• REQUIRED ACTION: Starting at the line below that contains "content_type: text/html; charset=utf-8", print each line through the end of the records exactly as it appears.

START TASK INPUT

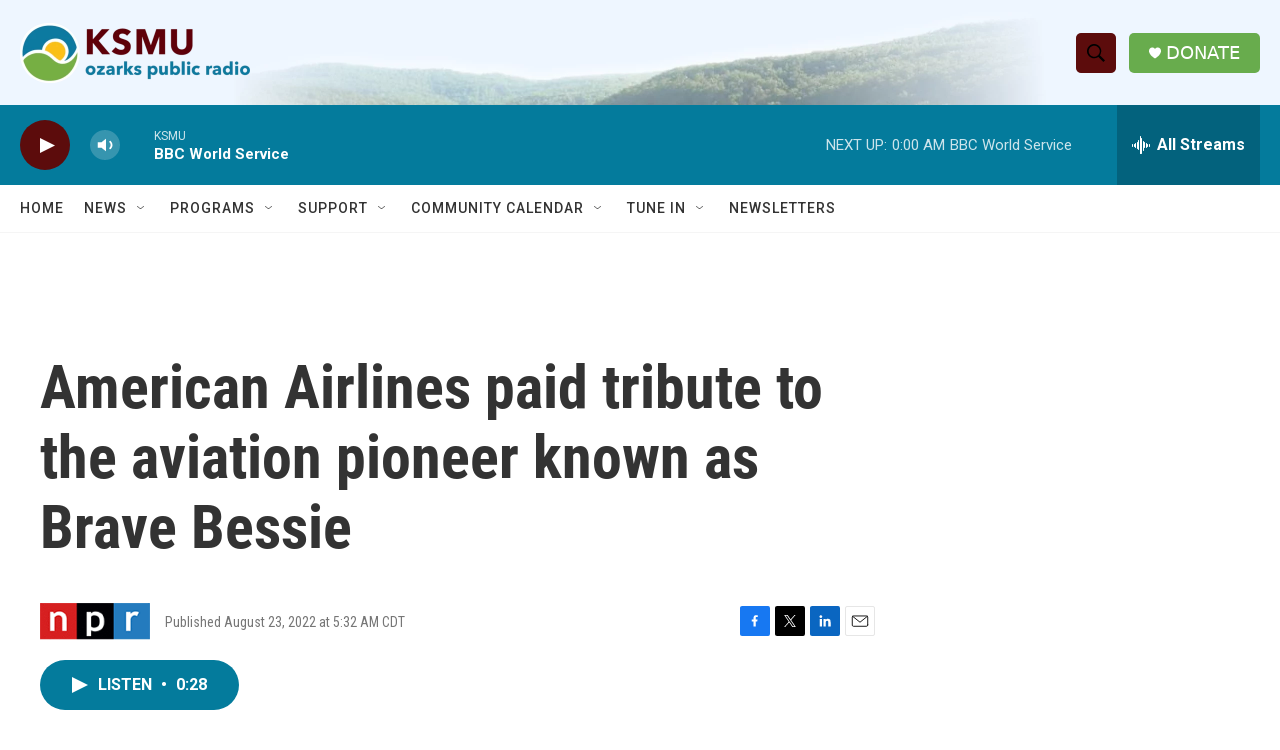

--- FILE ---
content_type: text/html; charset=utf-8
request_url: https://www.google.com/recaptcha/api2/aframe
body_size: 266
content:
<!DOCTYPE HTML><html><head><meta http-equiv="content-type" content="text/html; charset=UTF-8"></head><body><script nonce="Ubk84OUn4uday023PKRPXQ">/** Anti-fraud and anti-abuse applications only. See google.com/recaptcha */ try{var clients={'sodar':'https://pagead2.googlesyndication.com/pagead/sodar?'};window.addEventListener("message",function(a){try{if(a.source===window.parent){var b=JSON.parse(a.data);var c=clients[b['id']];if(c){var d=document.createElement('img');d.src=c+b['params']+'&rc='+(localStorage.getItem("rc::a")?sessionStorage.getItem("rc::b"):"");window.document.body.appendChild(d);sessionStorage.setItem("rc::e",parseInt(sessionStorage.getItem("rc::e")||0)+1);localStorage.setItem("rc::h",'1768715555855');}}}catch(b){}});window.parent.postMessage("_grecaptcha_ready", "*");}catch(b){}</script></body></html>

END TASK INPUT

• RESPONSE AREA:
content_type: text/html; charset=utf-8
request_url: https://www.google.com/recaptcha/api2/aframe
body_size: 266
content:
<!DOCTYPE HTML><html><head><meta http-equiv="content-type" content="text/html; charset=UTF-8"></head><body><script nonce="Ubk84OUn4uday023PKRPXQ">/** Anti-fraud and anti-abuse applications only. See google.com/recaptcha */ try{var clients={'sodar':'https://pagead2.googlesyndication.com/pagead/sodar?'};window.addEventListener("message",function(a){try{if(a.source===window.parent){var b=JSON.parse(a.data);var c=clients[b['id']];if(c){var d=document.createElement('img');d.src=c+b['params']+'&rc='+(localStorage.getItem("rc::a")?sessionStorage.getItem("rc::b"):"");window.document.body.appendChild(d);sessionStorage.setItem("rc::e",parseInt(sessionStorage.getItem("rc::e")||0)+1);localStorage.setItem("rc::h",'1768715555855');}}}catch(b){}});window.parent.postMessage("_grecaptcha_ready", "*");}catch(b){}</script></body></html>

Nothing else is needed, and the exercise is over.